- Nickname: The Green Gate
- Qar Yunis Location in Libya
- Coordinates: 32°01′38.64″N 20°02′28.53″E﻿ / ﻿32.0274000°N 20.0412583°E
- Country: Libya
- District: Benghazi District
- Municipality: Benghazi Municipality
- Region: Cyrenaica
- Founded: 1913

Area
- • Total: 7.1 sq mi (18.5 km^{2})
- • Land: 7.1 sq mi (18.5 km^{2})
- Elevation: 115 ft (35 m)
- Time zone: UTC+2 (EET)
- Postal Code: 92001
- Area code: +218 61
- License Plate Code: BEN

= Qar Yunis =

Qar Younis (قاريونس, also spelled Qaryounis or Garyounis) is a southern neighbourhood of Benghazi, Libya. It lies to the west of the neighborhood of Al Qawarishah.
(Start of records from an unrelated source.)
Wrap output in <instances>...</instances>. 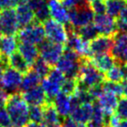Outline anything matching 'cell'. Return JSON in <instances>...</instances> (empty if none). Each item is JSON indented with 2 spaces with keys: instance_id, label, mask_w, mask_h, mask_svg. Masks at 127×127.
Returning a JSON list of instances; mask_svg holds the SVG:
<instances>
[{
  "instance_id": "cell-53",
  "label": "cell",
  "mask_w": 127,
  "mask_h": 127,
  "mask_svg": "<svg viewBox=\"0 0 127 127\" xmlns=\"http://www.w3.org/2000/svg\"><path fill=\"white\" fill-rule=\"evenodd\" d=\"M22 2H27V1H28V0H21Z\"/></svg>"
},
{
  "instance_id": "cell-39",
  "label": "cell",
  "mask_w": 127,
  "mask_h": 127,
  "mask_svg": "<svg viewBox=\"0 0 127 127\" xmlns=\"http://www.w3.org/2000/svg\"><path fill=\"white\" fill-rule=\"evenodd\" d=\"M0 127H13L11 117L5 108L0 110Z\"/></svg>"
},
{
  "instance_id": "cell-15",
  "label": "cell",
  "mask_w": 127,
  "mask_h": 127,
  "mask_svg": "<svg viewBox=\"0 0 127 127\" xmlns=\"http://www.w3.org/2000/svg\"><path fill=\"white\" fill-rule=\"evenodd\" d=\"M47 4L52 19L62 25L69 24V12L62 5L59 0H48Z\"/></svg>"
},
{
  "instance_id": "cell-14",
  "label": "cell",
  "mask_w": 127,
  "mask_h": 127,
  "mask_svg": "<svg viewBox=\"0 0 127 127\" xmlns=\"http://www.w3.org/2000/svg\"><path fill=\"white\" fill-rule=\"evenodd\" d=\"M20 93L25 101L30 104V106H43L48 102L47 97L41 85Z\"/></svg>"
},
{
  "instance_id": "cell-41",
  "label": "cell",
  "mask_w": 127,
  "mask_h": 127,
  "mask_svg": "<svg viewBox=\"0 0 127 127\" xmlns=\"http://www.w3.org/2000/svg\"><path fill=\"white\" fill-rule=\"evenodd\" d=\"M21 2V0H0V11L5 9H13Z\"/></svg>"
},
{
  "instance_id": "cell-35",
  "label": "cell",
  "mask_w": 127,
  "mask_h": 127,
  "mask_svg": "<svg viewBox=\"0 0 127 127\" xmlns=\"http://www.w3.org/2000/svg\"><path fill=\"white\" fill-rule=\"evenodd\" d=\"M103 88H104V92H111V93L116 95L117 97H123L124 92H123V86H122V83L117 84L112 83V82L109 81H104L103 83Z\"/></svg>"
},
{
  "instance_id": "cell-44",
  "label": "cell",
  "mask_w": 127,
  "mask_h": 127,
  "mask_svg": "<svg viewBox=\"0 0 127 127\" xmlns=\"http://www.w3.org/2000/svg\"><path fill=\"white\" fill-rule=\"evenodd\" d=\"M7 67H9V64H8V58H4L3 56H0V79L4 73V70Z\"/></svg>"
},
{
  "instance_id": "cell-27",
  "label": "cell",
  "mask_w": 127,
  "mask_h": 127,
  "mask_svg": "<svg viewBox=\"0 0 127 127\" xmlns=\"http://www.w3.org/2000/svg\"><path fill=\"white\" fill-rule=\"evenodd\" d=\"M41 82V78L33 71L31 69L25 75H24L22 80L21 86H20V92H26V91L32 89L36 86H38Z\"/></svg>"
},
{
  "instance_id": "cell-37",
  "label": "cell",
  "mask_w": 127,
  "mask_h": 127,
  "mask_svg": "<svg viewBox=\"0 0 127 127\" xmlns=\"http://www.w3.org/2000/svg\"><path fill=\"white\" fill-rule=\"evenodd\" d=\"M121 119H127V97H121L115 111Z\"/></svg>"
},
{
  "instance_id": "cell-30",
  "label": "cell",
  "mask_w": 127,
  "mask_h": 127,
  "mask_svg": "<svg viewBox=\"0 0 127 127\" xmlns=\"http://www.w3.org/2000/svg\"><path fill=\"white\" fill-rule=\"evenodd\" d=\"M74 31L81 38L87 42H91L99 35L93 24H90L79 29H74Z\"/></svg>"
},
{
  "instance_id": "cell-4",
  "label": "cell",
  "mask_w": 127,
  "mask_h": 127,
  "mask_svg": "<svg viewBox=\"0 0 127 127\" xmlns=\"http://www.w3.org/2000/svg\"><path fill=\"white\" fill-rule=\"evenodd\" d=\"M18 40L21 43H28L34 45H39L45 40L44 26L36 20L28 26L21 28L18 31Z\"/></svg>"
},
{
  "instance_id": "cell-45",
  "label": "cell",
  "mask_w": 127,
  "mask_h": 127,
  "mask_svg": "<svg viewBox=\"0 0 127 127\" xmlns=\"http://www.w3.org/2000/svg\"><path fill=\"white\" fill-rule=\"evenodd\" d=\"M117 32L118 33H127V23L117 19Z\"/></svg>"
},
{
  "instance_id": "cell-8",
  "label": "cell",
  "mask_w": 127,
  "mask_h": 127,
  "mask_svg": "<svg viewBox=\"0 0 127 127\" xmlns=\"http://www.w3.org/2000/svg\"><path fill=\"white\" fill-rule=\"evenodd\" d=\"M64 45L54 44L48 40H44L38 45L39 56L51 67L56 65L63 55Z\"/></svg>"
},
{
  "instance_id": "cell-49",
  "label": "cell",
  "mask_w": 127,
  "mask_h": 127,
  "mask_svg": "<svg viewBox=\"0 0 127 127\" xmlns=\"http://www.w3.org/2000/svg\"><path fill=\"white\" fill-rule=\"evenodd\" d=\"M25 127H47L43 123H33V122H29Z\"/></svg>"
},
{
  "instance_id": "cell-2",
  "label": "cell",
  "mask_w": 127,
  "mask_h": 127,
  "mask_svg": "<svg viewBox=\"0 0 127 127\" xmlns=\"http://www.w3.org/2000/svg\"><path fill=\"white\" fill-rule=\"evenodd\" d=\"M78 85L85 89L102 85L105 81L104 74L90 63L88 58H82L81 66L78 76Z\"/></svg>"
},
{
  "instance_id": "cell-52",
  "label": "cell",
  "mask_w": 127,
  "mask_h": 127,
  "mask_svg": "<svg viewBox=\"0 0 127 127\" xmlns=\"http://www.w3.org/2000/svg\"><path fill=\"white\" fill-rule=\"evenodd\" d=\"M85 2H86V3H88V4H90V3H92V1H94V0H84Z\"/></svg>"
},
{
  "instance_id": "cell-9",
  "label": "cell",
  "mask_w": 127,
  "mask_h": 127,
  "mask_svg": "<svg viewBox=\"0 0 127 127\" xmlns=\"http://www.w3.org/2000/svg\"><path fill=\"white\" fill-rule=\"evenodd\" d=\"M68 39L65 44V47L74 51L81 58H90L92 57V52L90 50V42L85 41L75 32L74 29L68 24L67 26Z\"/></svg>"
},
{
  "instance_id": "cell-42",
  "label": "cell",
  "mask_w": 127,
  "mask_h": 127,
  "mask_svg": "<svg viewBox=\"0 0 127 127\" xmlns=\"http://www.w3.org/2000/svg\"><path fill=\"white\" fill-rule=\"evenodd\" d=\"M121 123V118L116 114H112L107 120V126L109 127H118Z\"/></svg>"
},
{
  "instance_id": "cell-55",
  "label": "cell",
  "mask_w": 127,
  "mask_h": 127,
  "mask_svg": "<svg viewBox=\"0 0 127 127\" xmlns=\"http://www.w3.org/2000/svg\"><path fill=\"white\" fill-rule=\"evenodd\" d=\"M126 2H127V0H126Z\"/></svg>"
},
{
  "instance_id": "cell-16",
  "label": "cell",
  "mask_w": 127,
  "mask_h": 127,
  "mask_svg": "<svg viewBox=\"0 0 127 127\" xmlns=\"http://www.w3.org/2000/svg\"><path fill=\"white\" fill-rule=\"evenodd\" d=\"M118 102V97L114 94L107 92H104L102 95L97 99V104L103 110L107 118H109L111 115L115 113Z\"/></svg>"
},
{
  "instance_id": "cell-38",
  "label": "cell",
  "mask_w": 127,
  "mask_h": 127,
  "mask_svg": "<svg viewBox=\"0 0 127 127\" xmlns=\"http://www.w3.org/2000/svg\"><path fill=\"white\" fill-rule=\"evenodd\" d=\"M90 6L95 15L105 14L106 4L104 0H94L92 3H90Z\"/></svg>"
},
{
  "instance_id": "cell-6",
  "label": "cell",
  "mask_w": 127,
  "mask_h": 127,
  "mask_svg": "<svg viewBox=\"0 0 127 127\" xmlns=\"http://www.w3.org/2000/svg\"><path fill=\"white\" fill-rule=\"evenodd\" d=\"M43 26L45 37L48 41L63 45L66 44L68 39V32L64 25H62L52 18H50L43 23Z\"/></svg>"
},
{
  "instance_id": "cell-47",
  "label": "cell",
  "mask_w": 127,
  "mask_h": 127,
  "mask_svg": "<svg viewBox=\"0 0 127 127\" xmlns=\"http://www.w3.org/2000/svg\"><path fill=\"white\" fill-rule=\"evenodd\" d=\"M118 19L121 20V21L125 22V23H127V5L124 8V10L121 11V13L118 16Z\"/></svg>"
},
{
  "instance_id": "cell-29",
  "label": "cell",
  "mask_w": 127,
  "mask_h": 127,
  "mask_svg": "<svg viewBox=\"0 0 127 127\" xmlns=\"http://www.w3.org/2000/svg\"><path fill=\"white\" fill-rule=\"evenodd\" d=\"M106 13L112 18H118L127 5L126 0H106Z\"/></svg>"
},
{
  "instance_id": "cell-46",
  "label": "cell",
  "mask_w": 127,
  "mask_h": 127,
  "mask_svg": "<svg viewBox=\"0 0 127 127\" xmlns=\"http://www.w3.org/2000/svg\"><path fill=\"white\" fill-rule=\"evenodd\" d=\"M7 97H8V95L6 94V92L1 88V85H0V110L3 109V108L5 106Z\"/></svg>"
},
{
  "instance_id": "cell-10",
  "label": "cell",
  "mask_w": 127,
  "mask_h": 127,
  "mask_svg": "<svg viewBox=\"0 0 127 127\" xmlns=\"http://www.w3.org/2000/svg\"><path fill=\"white\" fill-rule=\"evenodd\" d=\"M20 30L14 9L0 11V34L2 36H15Z\"/></svg>"
},
{
  "instance_id": "cell-32",
  "label": "cell",
  "mask_w": 127,
  "mask_h": 127,
  "mask_svg": "<svg viewBox=\"0 0 127 127\" xmlns=\"http://www.w3.org/2000/svg\"><path fill=\"white\" fill-rule=\"evenodd\" d=\"M51 68L52 67H51V66H50L46 62H44L42 58H38L37 61L32 64V69L41 78H44L48 76L49 72L51 71Z\"/></svg>"
},
{
  "instance_id": "cell-48",
  "label": "cell",
  "mask_w": 127,
  "mask_h": 127,
  "mask_svg": "<svg viewBox=\"0 0 127 127\" xmlns=\"http://www.w3.org/2000/svg\"><path fill=\"white\" fill-rule=\"evenodd\" d=\"M122 70V72L124 75V78L125 80H127V63H124V64H118Z\"/></svg>"
},
{
  "instance_id": "cell-50",
  "label": "cell",
  "mask_w": 127,
  "mask_h": 127,
  "mask_svg": "<svg viewBox=\"0 0 127 127\" xmlns=\"http://www.w3.org/2000/svg\"><path fill=\"white\" fill-rule=\"evenodd\" d=\"M118 127H127V119L121 120V123H120V125Z\"/></svg>"
},
{
  "instance_id": "cell-43",
  "label": "cell",
  "mask_w": 127,
  "mask_h": 127,
  "mask_svg": "<svg viewBox=\"0 0 127 127\" xmlns=\"http://www.w3.org/2000/svg\"><path fill=\"white\" fill-rule=\"evenodd\" d=\"M63 125L64 127H86V125L78 123V122L72 120L71 118H65V119H64Z\"/></svg>"
},
{
  "instance_id": "cell-36",
  "label": "cell",
  "mask_w": 127,
  "mask_h": 127,
  "mask_svg": "<svg viewBox=\"0 0 127 127\" xmlns=\"http://www.w3.org/2000/svg\"><path fill=\"white\" fill-rule=\"evenodd\" d=\"M46 78H47L48 79L51 80L52 82H54V83L61 85V87H62V85H63L64 82L65 81V79H66L65 76H64L59 70L57 69V68H51V71L49 72V74H48V76L46 77Z\"/></svg>"
},
{
  "instance_id": "cell-1",
  "label": "cell",
  "mask_w": 127,
  "mask_h": 127,
  "mask_svg": "<svg viewBox=\"0 0 127 127\" xmlns=\"http://www.w3.org/2000/svg\"><path fill=\"white\" fill-rule=\"evenodd\" d=\"M5 109L13 127H24L29 123V106L20 92L8 96Z\"/></svg>"
},
{
  "instance_id": "cell-13",
  "label": "cell",
  "mask_w": 127,
  "mask_h": 127,
  "mask_svg": "<svg viewBox=\"0 0 127 127\" xmlns=\"http://www.w3.org/2000/svg\"><path fill=\"white\" fill-rule=\"evenodd\" d=\"M114 44V37L98 35L90 42V50L92 55L104 54L111 51Z\"/></svg>"
},
{
  "instance_id": "cell-17",
  "label": "cell",
  "mask_w": 127,
  "mask_h": 127,
  "mask_svg": "<svg viewBox=\"0 0 127 127\" xmlns=\"http://www.w3.org/2000/svg\"><path fill=\"white\" fill-rule=\"evenodd\" d=\"M16 17L19 28L28 26L36 21L35 15L26 2H21L16 7Z\"/></svg>"
},
{
  "instance_id": "cell-51",
  "label": "cell",
  "mask_w": 127,
  "mask_h": 127,
  "mask_svg": "<svg viewBox=\"0 0 127 127\" xmlns=\"http://www.w3.org/2000/svg\"><path fill=\"white\" fill-rule=\"evenodd\" d=\"M50 127H64L63 125H54V126H50Z\"/></svg>"
},
{
  "instance_id": "cell-22",
  "label": "cell",
  "mask_w": 127,
  "mask_h": 127,
  "mask_svg": "<svg viewBox=\"0 0 127 127\" xmlns=\"http://www.w3.org/2000/svg\"><path fill=\"white\" fill-rule=\"evenodd\" d=\"M18 49V53L23 57L24 59L32 67V64L37 61L39 57V51H38V48L37 47V45L28 44V43L19 42Z\"/></svg>"
},
{
  "instance_id": "cell-7",
  "label": "cell",
  "mask_w": 127,
  "mask_h": 127,
  "mask_svg": "<svg viewBox=\"0 0 127 127\" xmlns=\"http://www.w3.org/2000/svg\"><path fill=\"white\" fill-rule=\"evenodd\" d=\"M23 77V74L9 66L4 70L1 77V79H0L1 88L6 92L8 96L18 93L20 92V86H21Z\"/></svg>"
},
{
  "instance_id": "cell-31",
  "label": "cell",
  "mask_w": 127,
  "mask_h": 127,
  "mask_svg": "<svg viewBox=\"0 0 127 127\" xmlns=\"http://www.w3.org/2000/svg\"><path fill=\"white\" fill-rule=\"evenodd\" d=\"M104 78H105L106 81L117 83V84L122 83L123 81H125L123 72H122V70L118 64H116L111 69H110L104 74Z\"/></svg>"
},
{
  "instance_id": "cell-24",
  "label": "cell",
  "mask_w": 127,
  "mask_h": 127,
  "mask_svg": "<svg viewBox=\"0 0 127 127\" xmlns=\"http://www.w3.org/2000/svg\"><path fill=\"white\" fill-rule=\"evenodd\" d=\"M18 38L15 36H2L0 39V56L9 58L18 50Z\"/></svg>"
},
{
  "instance_id": "cell-40",
  "label": "cell",
  "mask_w": 127,
  "mask_h": 127,
  "mask_svg": "<svg viewBox=\"0 0 127 127\" xmlns=\"http://www.w3.org/2000/svg\"><path fill=\"white\" fill-rule=\"evenodd\" d=\"M59 1L61 2L62 5L65 8L67 11L71 9H75V8L82 5L84 3H85L84 0H59Z\"/></svg>"
},
{
  "instance_id": "cell-19",
  "label": "cell",
  "mask_w": 127,
  "mask_h": 127,
  "mask_svg": "<svg viewBox=\"0 0 127 127\" xmlns=\"http://www.w3.org/2000/svg\"><path fill=\"white\" fill-rule=\"evenodd\" d=\"M27 4L32 9L37 22L43 24L50 19V11L45 0H28Z\"/></svg>"
},
{
  "instance_id": "cell-25",
  "label": "cell",
  "mask_w": 127,
  "mask_h": 127,
  "mask_svg": "<svg viewBox=\"0 0 127 127\" xmlns=\"http://www.w3.org/2000/svg\"><path fill=\"white\" fill-rule=\"evenodd\" d=\"M8 64L10 67L13 68L23 75H25L31 70V66L18 52H15L8 58Z\"/></svg>"
},
{
  "instance_id": "cell-23",
  "label": "cell",
  "mask_w": 127,
  "mask_h": 127,
  "mask_svg": "<svg viewBox=\"0 0 127 127\" xmlns=\"http://www.w3.org/2000/svg\"><path fill=\"white\" fill-rule=\"evenodd\" d=\"M44 110V123L47 127L54 126L57 125H61L63 118L59 116L57 111L54 104L51 101H48L44 105H43Z\"/></svg>"
},
{
  "instance_id": "cell-3",
  "label": "cell",
  "mask_w": 127,
  "mask_h": 127,
  "mask_svg": "<svg viewBox=\"0 0 127 127\" xmlns=\"http://www.w3.org/2000/svg\"><path fill=\"white\" fill-rule=\"evenodd\" d=\"M82 58L74 51L64 47L63 55L57 63V69L59 70L66 78H78L81 66Z\"/></svg>"
},
{
  "instance_id": "cell-21",
  "label": "cell",
  "mask_w": 127,
  "mask_h": 127,
  "mask_svg": "<svg viewBox=\"0 0 127 127\" xmlns=\"http://www.w3.org/2000/svg\"><path fill=\"white\" fill-rule=\"evenodd\" d=\"M52 103L56 108L57 111L62 118L65 119L70 116L71 111V97L60 92L52 100Z\"/></svg>"
},
{
  "instance_id": "cell-33",
  "label": "cell",
  "mask_w": 127,
  "mask_h": 127,
  "mask_svg": "<svg viewBox=\"0 0 127 127\" xmlns=\"http://www.w3.org/2000/svg\"><path fill=\"white\" fill-rule=\"evenodd\" d=\"M78 85V78H66L61 87V92L67 96H72L75 94Z\"/></svg>"
},
{
  "instance_id": "cell-34",
  "label": "cell",
  "mask_w": 127,
  "mask_h": 127,
  "mask_svg": "<svg viewBox=\"0 0 127 127\" xmlns=\"http://www.w3.org/2000/svg\"><path fill=\"white\" fill-rule=\"evenodd\" d=\"M29 120L33 123L44 122V110L43 106H30L29 107Z\"/></svg>"
},
{
  "instance_id": "cell-12",
  "label": "cell",
  "mask_w": 127,
  "mask_h": 127,
  "mask_svg": "<svg viewBox=\"0 0 127 127\" xmlns=\"http://www.w3.org/2000/svg\"><path fill=\"white\" fill-rule=\"evenodd\" d=\"M111 55L117 64L127 63V33H117Z\"/></svg>"
},
{
  "instance_id": "cell-54",
  "label": "cell",
  "mask_w": 127,
  "mask_h": 127,
  "mask_svg": "<svg viewBox=\"0 0 127 127\" xmlns=\"http://www.w3.org/2000/svg\"><path fill=\"white\" fill-rule=\"evenodd\" d=\"M105 127H109V126H105Z\"/></svg>"
},
{
  "instance_id": "cell-28",
  "label": "cell",
  "mask_w": 127,
  "mask_h": 127,
  "mask_svg": "<svg viewBox=\"0 0 127 127\" xmlns=\"http://www.w3.org/2000/svg\"><path fill=\"white\" fill-rule=\"evenodd\" d=\"M41 87L44 90L48 101L52 102V100L61 92V85L54 83L51 80L44 78L41 81Z\"/></svg>"
},
{
  "instance_id": "cell-5",
  "label": "cell",
  "mask_w": 127,
  "mask_h": 127,
  "mask_svg": "<svg viewBox=\"0 0 127 127\" xmlns=\"http://www.w3.org/2000/svg\"><path fill=\"white\" fill-rule=\"evenodd\" d=\"M69 25L73 29H79L85 25L92 24L95 14L91 9L90 4L84 3L82 5L68 11Z\"/></svg>"
},
{
  "instance_id": "cell-20",
  "label": "cell",
  "mask_w": 127,
  "mask_h": 127,
  "mask_svg": "<svg viewBox=\"0 0 127 127\" xmlns=\"http://www.w3.org/2000/svg\"><path fill=\"white\" fill-rule=\"evenodd\" d=\"M92 112H93V104L88 103V104H80L79 106L73 109L70 116L71 119L78 123L88 125L92 118Z\"/></svg>"
},
{
  "instance_id": "cell-18",
  "label": "cell",
  "mask_w": 127,
  "mask_h": 127,
  "mask_svg": "<svg viewBox=\"0 0 127 127\" xmlns=\"http://www.w3.org/2000/svg\"><path fill=\"white\" fill-rule=\"evenodd\" d=\"M88 58L92 65L104 74H105L110 69H111L117 64L112 56L111 54H108V53L92 55V57Z\"/></svg>"
},
{
  "instance_id": "cell-26",
  "label": "cell",
  "mask_w": 127,
  "mask_h": 127,
  "mask_svg": "<svg viewBox=\"0 0 127 127\" xmlns=\"http://www.w3.org/2000/svg\"><path fill=\"white\" fill-rule=\"evenodd\" d=\"M107 119L103 110L95 103L93 104V112L87 127H105L107 126Z\"/></svg>"
},
{
  "instance_id": "cell-11",
  "label": "cell",
  "mask_w": 127,
  "mask_h": 127,
  "mask_svg": "<svg viewBox=\"0 0 127 127\" xmlns=\"http://www.w3.org/2000/svg\"><path fill=\"white\" fill-rule=\"evenodd\" d=\"M92 24L100 35L115 37L118 33L116 19L108 14L95 15Z\"/></svg>"
}]
</instances>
It has a population of approximately 15,000 people.

==History==
In June 2016, the Media Office of the Libyan Armed Forces General Command announced that "90% of the Garyounis apartment complexes" were under military control.

==Landmarks==
The suburb houses the main campus of the University of Benghazi, formerly known as Garyounis University. The University of Benghazi is the first modern university in Libya, established in 1955 as the University of Libya. The neighbourhood also contains Qar Younis Conference Hall, Malik ibn Aws Mosque, Al-Fadil Resort and the Menart Benghazi Hotel.